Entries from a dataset
— Begin —

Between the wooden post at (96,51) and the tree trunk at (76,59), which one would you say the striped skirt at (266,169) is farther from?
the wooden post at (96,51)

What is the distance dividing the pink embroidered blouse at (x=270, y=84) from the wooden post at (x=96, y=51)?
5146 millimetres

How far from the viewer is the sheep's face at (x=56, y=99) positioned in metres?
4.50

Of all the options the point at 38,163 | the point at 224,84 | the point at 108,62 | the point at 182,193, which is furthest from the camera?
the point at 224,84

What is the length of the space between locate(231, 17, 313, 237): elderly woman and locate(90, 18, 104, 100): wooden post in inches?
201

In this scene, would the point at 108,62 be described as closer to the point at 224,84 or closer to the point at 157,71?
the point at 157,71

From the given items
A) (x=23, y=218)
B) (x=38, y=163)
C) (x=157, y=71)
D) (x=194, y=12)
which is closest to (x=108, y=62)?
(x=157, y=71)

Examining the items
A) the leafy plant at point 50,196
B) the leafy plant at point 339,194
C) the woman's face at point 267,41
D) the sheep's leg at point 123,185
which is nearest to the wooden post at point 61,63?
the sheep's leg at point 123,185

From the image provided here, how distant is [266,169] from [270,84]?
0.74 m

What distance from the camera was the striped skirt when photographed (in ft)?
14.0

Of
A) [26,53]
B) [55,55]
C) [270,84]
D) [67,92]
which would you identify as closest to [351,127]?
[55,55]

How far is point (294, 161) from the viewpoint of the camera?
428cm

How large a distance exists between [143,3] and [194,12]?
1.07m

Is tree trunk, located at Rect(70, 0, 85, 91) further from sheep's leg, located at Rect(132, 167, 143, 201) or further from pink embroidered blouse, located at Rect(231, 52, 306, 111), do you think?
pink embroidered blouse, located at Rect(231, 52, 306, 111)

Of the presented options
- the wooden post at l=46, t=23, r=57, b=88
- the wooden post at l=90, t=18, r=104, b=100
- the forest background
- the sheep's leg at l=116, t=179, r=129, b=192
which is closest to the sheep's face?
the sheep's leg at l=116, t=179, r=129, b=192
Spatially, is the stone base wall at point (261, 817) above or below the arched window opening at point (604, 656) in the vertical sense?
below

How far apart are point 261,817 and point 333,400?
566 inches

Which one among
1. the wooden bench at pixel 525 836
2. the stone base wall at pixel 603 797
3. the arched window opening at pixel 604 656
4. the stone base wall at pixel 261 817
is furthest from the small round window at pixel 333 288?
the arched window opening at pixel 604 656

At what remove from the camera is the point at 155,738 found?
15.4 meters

— End —
— Begin —

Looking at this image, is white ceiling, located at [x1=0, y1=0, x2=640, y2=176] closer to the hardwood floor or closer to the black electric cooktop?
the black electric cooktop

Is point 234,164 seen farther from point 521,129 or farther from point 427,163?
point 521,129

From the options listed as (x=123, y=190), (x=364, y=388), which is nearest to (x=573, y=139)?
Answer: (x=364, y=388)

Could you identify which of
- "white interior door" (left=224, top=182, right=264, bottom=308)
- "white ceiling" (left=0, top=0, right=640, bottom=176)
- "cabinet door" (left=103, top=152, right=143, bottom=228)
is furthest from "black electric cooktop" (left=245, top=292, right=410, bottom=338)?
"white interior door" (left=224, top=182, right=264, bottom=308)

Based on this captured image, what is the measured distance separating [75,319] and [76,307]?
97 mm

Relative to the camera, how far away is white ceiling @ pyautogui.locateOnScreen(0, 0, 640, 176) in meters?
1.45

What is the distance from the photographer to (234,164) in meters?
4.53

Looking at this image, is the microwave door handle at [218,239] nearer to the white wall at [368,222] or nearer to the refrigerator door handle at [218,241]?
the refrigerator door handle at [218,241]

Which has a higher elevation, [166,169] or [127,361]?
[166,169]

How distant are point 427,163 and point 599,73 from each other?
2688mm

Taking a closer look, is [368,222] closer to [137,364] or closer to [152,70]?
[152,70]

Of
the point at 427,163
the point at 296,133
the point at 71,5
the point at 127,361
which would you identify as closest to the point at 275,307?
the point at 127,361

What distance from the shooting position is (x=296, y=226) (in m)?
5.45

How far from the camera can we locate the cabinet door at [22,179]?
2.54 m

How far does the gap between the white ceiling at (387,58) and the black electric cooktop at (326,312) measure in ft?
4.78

— End —

Task goal>
Please output the lines above from the line with "How far apart" up to and including the line with "15.4 meters", exactly as they appear.

Written answer>
How far apart are point 261,817 and point 333,400?
566 inches

Which one among
1. the wooden bench at pixel 525 836
2. the stone base wall at pixel 603 797
3. the arched window opening at pixel 604 656
4. the stone base wall at pixel 261 817
is furthest from the small round window at pixel 333 288?
the arched window opening at pixel 604 656

At what remove from the camera is the point at 155,738 found?
15.4 meters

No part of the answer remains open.